● **GIVEN RECORDS**

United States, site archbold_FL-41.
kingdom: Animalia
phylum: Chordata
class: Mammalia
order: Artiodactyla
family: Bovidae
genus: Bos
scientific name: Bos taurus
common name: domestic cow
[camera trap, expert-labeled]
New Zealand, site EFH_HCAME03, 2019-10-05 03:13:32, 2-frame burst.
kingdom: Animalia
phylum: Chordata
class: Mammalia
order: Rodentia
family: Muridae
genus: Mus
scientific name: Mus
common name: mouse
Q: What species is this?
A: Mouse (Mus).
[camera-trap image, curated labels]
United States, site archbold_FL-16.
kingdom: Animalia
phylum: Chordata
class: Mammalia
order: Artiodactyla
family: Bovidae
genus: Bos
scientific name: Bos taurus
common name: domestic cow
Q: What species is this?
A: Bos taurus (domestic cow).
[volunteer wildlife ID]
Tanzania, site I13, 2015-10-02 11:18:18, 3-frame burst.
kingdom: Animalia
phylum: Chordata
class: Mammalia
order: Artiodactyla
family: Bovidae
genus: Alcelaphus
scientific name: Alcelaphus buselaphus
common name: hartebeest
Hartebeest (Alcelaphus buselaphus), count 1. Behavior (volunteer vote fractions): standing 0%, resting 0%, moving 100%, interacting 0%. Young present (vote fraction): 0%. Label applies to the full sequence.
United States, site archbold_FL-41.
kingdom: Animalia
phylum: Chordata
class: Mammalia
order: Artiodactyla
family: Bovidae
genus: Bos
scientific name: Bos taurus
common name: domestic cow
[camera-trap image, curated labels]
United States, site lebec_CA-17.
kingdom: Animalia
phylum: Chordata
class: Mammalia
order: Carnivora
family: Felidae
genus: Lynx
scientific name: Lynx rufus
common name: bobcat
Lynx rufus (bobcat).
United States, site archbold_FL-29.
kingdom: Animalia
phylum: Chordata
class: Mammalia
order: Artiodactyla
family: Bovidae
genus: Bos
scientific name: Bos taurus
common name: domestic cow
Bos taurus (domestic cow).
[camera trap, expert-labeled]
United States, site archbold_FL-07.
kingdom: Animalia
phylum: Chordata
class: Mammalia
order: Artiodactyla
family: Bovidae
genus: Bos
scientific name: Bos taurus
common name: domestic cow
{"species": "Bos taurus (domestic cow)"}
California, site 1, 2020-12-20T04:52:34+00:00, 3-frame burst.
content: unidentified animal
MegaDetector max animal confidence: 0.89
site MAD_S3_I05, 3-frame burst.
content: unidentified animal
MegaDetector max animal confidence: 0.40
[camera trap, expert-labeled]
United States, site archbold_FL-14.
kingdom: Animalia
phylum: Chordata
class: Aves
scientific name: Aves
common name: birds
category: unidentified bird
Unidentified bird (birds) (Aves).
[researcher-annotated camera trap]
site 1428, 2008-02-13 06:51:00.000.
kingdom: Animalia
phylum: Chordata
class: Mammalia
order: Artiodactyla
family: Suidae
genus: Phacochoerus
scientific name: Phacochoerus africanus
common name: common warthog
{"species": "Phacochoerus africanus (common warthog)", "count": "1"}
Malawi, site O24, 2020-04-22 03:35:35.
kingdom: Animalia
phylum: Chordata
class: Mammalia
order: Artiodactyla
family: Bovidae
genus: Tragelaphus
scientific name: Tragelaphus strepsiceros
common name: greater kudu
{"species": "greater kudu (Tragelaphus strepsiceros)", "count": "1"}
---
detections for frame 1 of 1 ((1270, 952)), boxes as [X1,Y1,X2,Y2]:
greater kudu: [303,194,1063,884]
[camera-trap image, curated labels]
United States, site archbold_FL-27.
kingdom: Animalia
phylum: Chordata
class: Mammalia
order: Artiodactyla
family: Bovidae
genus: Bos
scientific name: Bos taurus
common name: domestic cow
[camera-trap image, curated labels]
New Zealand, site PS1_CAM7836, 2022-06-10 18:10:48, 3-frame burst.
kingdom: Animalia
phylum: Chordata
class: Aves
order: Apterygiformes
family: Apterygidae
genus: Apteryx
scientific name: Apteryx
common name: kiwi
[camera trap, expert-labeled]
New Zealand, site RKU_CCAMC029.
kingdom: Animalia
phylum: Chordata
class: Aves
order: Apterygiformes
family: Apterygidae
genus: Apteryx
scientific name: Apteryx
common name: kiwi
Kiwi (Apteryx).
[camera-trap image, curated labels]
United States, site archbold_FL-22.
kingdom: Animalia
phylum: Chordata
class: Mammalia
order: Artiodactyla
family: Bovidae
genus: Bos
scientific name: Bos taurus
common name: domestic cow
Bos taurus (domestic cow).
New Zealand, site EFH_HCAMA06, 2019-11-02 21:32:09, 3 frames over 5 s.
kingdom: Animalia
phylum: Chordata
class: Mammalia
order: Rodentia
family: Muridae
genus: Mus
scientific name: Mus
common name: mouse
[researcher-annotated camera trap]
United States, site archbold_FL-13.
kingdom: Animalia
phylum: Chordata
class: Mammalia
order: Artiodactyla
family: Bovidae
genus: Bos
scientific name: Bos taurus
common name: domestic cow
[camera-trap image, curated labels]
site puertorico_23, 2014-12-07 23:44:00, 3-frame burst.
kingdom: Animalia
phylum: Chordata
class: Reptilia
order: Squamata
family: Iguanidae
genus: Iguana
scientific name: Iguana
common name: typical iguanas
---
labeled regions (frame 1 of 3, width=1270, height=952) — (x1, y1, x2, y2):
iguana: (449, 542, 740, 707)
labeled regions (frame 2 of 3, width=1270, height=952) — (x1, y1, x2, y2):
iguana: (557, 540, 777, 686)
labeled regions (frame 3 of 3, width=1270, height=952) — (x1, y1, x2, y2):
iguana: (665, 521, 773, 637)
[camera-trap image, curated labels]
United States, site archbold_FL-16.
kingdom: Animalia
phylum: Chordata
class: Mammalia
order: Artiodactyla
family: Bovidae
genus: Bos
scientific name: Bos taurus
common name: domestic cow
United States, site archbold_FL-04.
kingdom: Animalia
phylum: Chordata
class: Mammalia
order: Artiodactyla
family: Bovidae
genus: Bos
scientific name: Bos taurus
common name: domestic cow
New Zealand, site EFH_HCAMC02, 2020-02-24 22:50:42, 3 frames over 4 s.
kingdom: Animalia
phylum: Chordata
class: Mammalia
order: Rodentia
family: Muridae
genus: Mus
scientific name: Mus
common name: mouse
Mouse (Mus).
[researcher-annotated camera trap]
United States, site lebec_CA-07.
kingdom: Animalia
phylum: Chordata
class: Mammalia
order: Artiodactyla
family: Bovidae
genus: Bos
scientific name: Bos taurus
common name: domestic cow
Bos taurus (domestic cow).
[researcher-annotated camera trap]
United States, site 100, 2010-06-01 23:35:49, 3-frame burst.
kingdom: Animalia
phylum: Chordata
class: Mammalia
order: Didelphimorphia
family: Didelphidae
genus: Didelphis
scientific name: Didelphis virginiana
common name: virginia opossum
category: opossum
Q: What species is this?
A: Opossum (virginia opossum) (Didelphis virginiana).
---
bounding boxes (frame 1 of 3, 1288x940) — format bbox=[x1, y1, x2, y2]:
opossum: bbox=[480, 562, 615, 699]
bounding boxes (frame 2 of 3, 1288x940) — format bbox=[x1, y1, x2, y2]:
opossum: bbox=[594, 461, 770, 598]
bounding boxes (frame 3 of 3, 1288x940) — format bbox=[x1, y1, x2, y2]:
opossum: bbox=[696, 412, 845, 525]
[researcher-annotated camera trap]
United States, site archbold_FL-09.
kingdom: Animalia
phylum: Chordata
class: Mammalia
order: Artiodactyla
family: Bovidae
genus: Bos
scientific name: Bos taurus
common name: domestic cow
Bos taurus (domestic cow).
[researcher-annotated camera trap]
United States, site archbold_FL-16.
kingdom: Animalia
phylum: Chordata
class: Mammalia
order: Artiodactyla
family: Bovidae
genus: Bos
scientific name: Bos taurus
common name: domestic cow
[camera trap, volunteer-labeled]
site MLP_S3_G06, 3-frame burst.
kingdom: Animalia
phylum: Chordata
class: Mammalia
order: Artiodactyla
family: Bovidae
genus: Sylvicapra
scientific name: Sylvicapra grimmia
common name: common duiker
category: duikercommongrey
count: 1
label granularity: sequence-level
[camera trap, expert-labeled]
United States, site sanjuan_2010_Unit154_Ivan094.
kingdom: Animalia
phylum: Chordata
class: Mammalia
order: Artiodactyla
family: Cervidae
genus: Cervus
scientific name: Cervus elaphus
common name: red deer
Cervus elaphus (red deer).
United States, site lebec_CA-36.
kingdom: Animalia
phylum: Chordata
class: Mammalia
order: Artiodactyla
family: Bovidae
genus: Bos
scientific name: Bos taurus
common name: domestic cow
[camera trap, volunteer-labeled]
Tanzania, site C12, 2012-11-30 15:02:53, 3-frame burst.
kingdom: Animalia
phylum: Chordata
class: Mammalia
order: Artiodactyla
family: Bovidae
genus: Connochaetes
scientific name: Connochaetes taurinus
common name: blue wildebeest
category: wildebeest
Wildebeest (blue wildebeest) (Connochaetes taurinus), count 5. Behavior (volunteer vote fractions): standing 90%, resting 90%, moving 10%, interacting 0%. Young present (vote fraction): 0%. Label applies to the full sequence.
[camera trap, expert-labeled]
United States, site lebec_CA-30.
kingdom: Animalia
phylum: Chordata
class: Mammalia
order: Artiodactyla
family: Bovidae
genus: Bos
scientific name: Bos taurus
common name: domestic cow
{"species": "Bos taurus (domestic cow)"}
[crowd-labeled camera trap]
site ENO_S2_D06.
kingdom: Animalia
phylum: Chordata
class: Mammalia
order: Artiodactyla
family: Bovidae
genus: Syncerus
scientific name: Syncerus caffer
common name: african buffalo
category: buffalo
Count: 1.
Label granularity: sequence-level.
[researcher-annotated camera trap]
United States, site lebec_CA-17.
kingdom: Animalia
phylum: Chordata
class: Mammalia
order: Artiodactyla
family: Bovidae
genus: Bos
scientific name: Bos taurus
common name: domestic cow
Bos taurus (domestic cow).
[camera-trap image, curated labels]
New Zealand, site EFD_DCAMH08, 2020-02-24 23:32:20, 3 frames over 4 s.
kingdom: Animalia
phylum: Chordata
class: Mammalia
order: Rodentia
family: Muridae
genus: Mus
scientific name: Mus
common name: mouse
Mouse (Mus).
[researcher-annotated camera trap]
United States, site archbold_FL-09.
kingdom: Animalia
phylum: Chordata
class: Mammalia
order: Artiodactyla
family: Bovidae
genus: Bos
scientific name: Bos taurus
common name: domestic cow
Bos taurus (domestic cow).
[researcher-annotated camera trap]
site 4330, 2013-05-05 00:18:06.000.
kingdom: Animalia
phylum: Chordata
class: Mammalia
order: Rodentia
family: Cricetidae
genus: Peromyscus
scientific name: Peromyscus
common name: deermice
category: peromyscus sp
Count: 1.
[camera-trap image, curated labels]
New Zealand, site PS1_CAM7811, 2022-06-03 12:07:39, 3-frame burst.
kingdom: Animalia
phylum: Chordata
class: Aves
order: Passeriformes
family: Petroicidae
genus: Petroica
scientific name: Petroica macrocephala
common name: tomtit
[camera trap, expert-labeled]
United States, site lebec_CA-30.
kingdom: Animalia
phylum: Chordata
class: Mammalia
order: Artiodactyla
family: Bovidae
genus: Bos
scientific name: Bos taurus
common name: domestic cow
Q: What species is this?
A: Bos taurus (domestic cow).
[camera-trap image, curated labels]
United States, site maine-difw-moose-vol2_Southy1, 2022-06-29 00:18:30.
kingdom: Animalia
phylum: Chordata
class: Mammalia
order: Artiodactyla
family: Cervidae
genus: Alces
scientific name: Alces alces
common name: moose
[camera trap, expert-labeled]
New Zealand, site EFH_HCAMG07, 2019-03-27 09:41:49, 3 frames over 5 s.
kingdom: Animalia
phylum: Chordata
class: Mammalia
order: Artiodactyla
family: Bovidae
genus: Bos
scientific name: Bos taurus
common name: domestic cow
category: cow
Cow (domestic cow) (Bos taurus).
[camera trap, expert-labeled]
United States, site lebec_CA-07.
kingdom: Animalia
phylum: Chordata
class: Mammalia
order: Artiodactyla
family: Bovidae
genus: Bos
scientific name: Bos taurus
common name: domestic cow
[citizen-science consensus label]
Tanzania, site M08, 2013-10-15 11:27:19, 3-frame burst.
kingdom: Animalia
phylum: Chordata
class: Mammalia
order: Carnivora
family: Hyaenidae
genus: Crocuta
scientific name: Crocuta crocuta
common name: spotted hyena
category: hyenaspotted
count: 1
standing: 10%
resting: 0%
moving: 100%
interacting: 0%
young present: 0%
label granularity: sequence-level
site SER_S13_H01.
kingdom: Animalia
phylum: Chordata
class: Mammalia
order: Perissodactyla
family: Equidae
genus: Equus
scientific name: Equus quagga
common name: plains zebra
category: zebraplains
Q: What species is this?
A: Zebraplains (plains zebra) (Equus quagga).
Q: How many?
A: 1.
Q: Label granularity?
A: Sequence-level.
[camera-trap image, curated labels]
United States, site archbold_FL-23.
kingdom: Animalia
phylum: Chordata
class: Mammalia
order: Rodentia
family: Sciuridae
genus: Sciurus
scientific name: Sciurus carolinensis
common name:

● **YOUR ASSIGNMENT**
Please make your reply exactly the lines from the one containing "standing: 10%" through the end of the entries above, and nothing more.

● **ANSWER**
standing: 10%
resting: 0%
moving: 100%
interacting: 0%
young present: 0%
label granularity: sequence-level
site SER_S13_H01.
kingdom: Animalia
phylum: Chordata
class: Mammalia
order: Perissodactyla
family: Equidae
genus: Equus
scientific name: Equus quagga
common name: plains zebra
category: zebraplains
Q: What species is this?
A: Zebraplains (plains zebra) (Equus quagga).
Q: How many?
A: 1.
Q: Label granularity?
A: Sequence-level.
[camera-trap image, curated labels]
United States, site archbold_FL-23.
kingdom: Animalia
phylum: Chordata
class: Mammalia
order: Rodentia
family: Sciuridae
genus: Sciurus
scientific name: Sciurus carolinensis
common name:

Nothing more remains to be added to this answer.